Email, Desktop, Mobile Vacuum Apps and Fallacies
Email on the Desktop is in a mess. In 2015 Mozilla has more or less long abandoned Thunderbird, Postbox is Thunderbird with a slightly better GUI, Apple Mail is good enough but very short on customizability (shortcuts, plugins, etc), and MS Outlook is not especially better.
This in stark contrast with the huge interest for email productivity apps in the mobile space. Mailbox, now a (quiet) Dropbox product, showed the way a few years back by introducing new patterns for dealing with email. These patterns are mainly about swiping gestures to quickly take actions, and the ability to snooze emails to get back to them at a specific time.
While dealing with personal email is generally easy, dealing with work email is a different matter. Adopting a getting things done strategy typically revolves around moving email between folders, say action, hold, etc. Some people use flagging, and / or the (un)read status to help in their triage. The more hats you have in your job, and the more it gets complicated as you need to keep track of different contexts.

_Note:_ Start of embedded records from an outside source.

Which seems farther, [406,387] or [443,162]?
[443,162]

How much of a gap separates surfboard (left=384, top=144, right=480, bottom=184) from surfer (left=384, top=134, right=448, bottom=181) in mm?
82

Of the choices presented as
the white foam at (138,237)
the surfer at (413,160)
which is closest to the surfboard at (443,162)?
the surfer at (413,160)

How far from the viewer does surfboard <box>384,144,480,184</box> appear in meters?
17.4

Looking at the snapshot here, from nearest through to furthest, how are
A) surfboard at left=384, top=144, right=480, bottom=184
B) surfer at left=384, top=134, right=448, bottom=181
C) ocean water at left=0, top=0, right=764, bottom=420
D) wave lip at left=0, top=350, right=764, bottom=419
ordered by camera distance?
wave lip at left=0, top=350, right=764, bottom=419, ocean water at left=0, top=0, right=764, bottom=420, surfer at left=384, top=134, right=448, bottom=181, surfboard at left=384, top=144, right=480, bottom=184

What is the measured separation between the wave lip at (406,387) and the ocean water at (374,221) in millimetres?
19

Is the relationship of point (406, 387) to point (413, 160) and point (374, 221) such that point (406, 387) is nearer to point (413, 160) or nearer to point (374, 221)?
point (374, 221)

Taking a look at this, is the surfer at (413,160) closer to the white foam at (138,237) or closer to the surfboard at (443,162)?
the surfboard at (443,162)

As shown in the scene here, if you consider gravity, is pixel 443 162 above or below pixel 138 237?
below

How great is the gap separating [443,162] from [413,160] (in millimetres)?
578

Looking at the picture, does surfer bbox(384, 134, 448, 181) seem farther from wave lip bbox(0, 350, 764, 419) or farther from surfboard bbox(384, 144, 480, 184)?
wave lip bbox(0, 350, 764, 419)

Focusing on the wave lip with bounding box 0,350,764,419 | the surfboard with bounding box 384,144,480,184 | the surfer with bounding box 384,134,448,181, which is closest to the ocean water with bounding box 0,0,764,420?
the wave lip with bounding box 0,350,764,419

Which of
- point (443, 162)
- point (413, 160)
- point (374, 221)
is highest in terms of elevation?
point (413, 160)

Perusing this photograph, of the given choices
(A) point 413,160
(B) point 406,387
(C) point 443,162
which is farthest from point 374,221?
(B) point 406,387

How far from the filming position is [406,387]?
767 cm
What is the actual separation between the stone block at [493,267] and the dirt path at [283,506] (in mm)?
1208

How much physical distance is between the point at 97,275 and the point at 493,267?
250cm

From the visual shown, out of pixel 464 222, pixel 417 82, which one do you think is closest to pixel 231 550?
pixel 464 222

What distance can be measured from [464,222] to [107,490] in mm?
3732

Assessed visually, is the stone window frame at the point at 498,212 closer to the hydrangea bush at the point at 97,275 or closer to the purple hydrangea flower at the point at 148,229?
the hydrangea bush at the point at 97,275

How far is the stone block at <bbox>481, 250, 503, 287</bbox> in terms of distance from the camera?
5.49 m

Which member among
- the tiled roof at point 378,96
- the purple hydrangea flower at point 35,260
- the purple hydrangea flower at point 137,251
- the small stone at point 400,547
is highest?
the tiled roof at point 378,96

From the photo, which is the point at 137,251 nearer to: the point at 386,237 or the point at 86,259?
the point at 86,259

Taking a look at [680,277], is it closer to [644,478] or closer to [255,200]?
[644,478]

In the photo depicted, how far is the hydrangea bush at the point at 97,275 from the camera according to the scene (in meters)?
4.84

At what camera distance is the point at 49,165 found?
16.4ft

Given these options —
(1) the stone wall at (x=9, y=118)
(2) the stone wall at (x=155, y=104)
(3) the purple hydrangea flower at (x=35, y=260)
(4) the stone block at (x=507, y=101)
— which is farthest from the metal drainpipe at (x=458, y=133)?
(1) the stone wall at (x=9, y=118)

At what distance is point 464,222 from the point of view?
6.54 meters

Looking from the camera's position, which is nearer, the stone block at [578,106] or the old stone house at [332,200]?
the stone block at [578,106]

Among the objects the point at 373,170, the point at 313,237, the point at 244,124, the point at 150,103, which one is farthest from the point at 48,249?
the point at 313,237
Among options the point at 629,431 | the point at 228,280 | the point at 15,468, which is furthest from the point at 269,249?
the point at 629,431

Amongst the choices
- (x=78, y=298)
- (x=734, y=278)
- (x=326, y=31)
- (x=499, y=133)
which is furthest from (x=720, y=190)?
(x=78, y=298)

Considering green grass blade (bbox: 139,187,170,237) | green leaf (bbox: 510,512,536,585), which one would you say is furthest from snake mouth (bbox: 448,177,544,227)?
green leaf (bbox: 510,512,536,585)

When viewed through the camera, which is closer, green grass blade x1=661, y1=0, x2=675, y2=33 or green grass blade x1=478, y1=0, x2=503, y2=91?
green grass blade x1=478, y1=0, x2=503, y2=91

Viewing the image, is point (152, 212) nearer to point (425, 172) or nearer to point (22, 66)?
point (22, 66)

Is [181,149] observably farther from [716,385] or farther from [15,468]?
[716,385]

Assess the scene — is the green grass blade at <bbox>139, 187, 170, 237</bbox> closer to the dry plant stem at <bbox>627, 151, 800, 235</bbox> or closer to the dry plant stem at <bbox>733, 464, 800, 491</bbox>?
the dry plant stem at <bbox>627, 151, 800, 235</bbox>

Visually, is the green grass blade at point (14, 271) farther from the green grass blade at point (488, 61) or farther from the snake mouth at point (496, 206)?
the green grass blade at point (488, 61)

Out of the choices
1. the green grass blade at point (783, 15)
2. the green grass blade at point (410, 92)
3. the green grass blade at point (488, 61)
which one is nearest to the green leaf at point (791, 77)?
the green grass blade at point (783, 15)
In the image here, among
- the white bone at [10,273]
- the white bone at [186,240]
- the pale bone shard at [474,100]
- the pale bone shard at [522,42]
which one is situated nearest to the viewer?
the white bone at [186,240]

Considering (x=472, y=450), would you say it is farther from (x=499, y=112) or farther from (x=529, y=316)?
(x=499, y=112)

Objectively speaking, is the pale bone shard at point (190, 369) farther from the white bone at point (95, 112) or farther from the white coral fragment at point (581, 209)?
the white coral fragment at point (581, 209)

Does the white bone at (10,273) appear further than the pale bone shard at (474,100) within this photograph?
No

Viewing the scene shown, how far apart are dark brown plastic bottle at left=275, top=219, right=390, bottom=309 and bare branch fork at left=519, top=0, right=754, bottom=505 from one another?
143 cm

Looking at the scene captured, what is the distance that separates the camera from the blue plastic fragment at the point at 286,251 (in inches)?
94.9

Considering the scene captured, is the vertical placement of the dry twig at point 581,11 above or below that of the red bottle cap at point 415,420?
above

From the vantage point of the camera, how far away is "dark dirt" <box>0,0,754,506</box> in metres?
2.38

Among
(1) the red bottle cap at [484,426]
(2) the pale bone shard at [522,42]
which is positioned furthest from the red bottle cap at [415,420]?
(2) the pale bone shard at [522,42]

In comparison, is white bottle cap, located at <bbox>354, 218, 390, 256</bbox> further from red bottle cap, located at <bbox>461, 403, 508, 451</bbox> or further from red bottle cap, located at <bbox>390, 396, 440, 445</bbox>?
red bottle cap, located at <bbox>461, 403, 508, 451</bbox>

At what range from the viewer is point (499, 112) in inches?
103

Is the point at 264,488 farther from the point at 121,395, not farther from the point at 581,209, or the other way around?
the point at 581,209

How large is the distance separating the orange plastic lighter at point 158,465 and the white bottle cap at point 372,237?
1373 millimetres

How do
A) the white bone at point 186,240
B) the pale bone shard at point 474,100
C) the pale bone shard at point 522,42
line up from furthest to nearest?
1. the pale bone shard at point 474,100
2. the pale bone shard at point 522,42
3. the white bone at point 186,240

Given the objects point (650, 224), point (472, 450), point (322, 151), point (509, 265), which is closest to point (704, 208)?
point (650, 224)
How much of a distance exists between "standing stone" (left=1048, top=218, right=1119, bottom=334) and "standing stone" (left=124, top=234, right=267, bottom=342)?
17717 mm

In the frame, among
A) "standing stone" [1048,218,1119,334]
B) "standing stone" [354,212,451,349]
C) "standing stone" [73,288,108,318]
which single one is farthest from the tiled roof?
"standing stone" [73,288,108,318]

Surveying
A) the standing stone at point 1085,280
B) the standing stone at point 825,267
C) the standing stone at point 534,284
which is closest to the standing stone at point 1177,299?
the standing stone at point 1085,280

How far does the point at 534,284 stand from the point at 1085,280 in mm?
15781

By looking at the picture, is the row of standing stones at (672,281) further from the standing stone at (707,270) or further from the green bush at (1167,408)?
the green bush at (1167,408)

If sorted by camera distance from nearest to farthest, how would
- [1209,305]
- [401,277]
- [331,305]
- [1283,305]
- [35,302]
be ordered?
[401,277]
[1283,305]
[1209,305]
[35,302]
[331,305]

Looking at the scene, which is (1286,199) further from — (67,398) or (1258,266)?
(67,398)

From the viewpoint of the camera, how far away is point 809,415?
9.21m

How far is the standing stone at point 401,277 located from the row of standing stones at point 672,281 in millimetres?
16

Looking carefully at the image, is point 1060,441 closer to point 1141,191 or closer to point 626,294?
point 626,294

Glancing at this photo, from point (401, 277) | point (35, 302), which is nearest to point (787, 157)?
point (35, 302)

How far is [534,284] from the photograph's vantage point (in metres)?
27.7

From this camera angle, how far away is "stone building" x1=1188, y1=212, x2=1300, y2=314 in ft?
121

Mailbox and its myriad of clones provide genuine helpers to reduce frictions and turn a flood of email into actionable items. But this comes at a very special price…
Email Vacuum
The email client has traditionally been a multi-protocol software commonly supporting IMAP, POP3 and possibly Exchange. Mailbox showed the way for something different: the client is connected to proprietary gateway services that in turn connect to the email servers. In short: to provide functionality and push notifications, a man in the middle service reads all your emails from your provider, which can be your company.
This is of course a very big threat, as third-party companies just tap into all your email. All modern and fancy productivity email applications just do that: Outlook/Accompli, myMail, CloudMagic, Mail.ru, etc. Only Inbox from Google fares better in the war of email productivity, as email does not leave the Google servers.
What is perhaps a bigger issue is that most end users have absolutely no idea that their email is being vacuumed to a third-party service which in turn is likely to do something from the data. All these applications ask for the type of email account you would like to add (GMail, Exchange, IMAP, etc) then for your credentials. It takes a bit of technical knowledge not to be fooled with the wordings and claims of industry-grade security.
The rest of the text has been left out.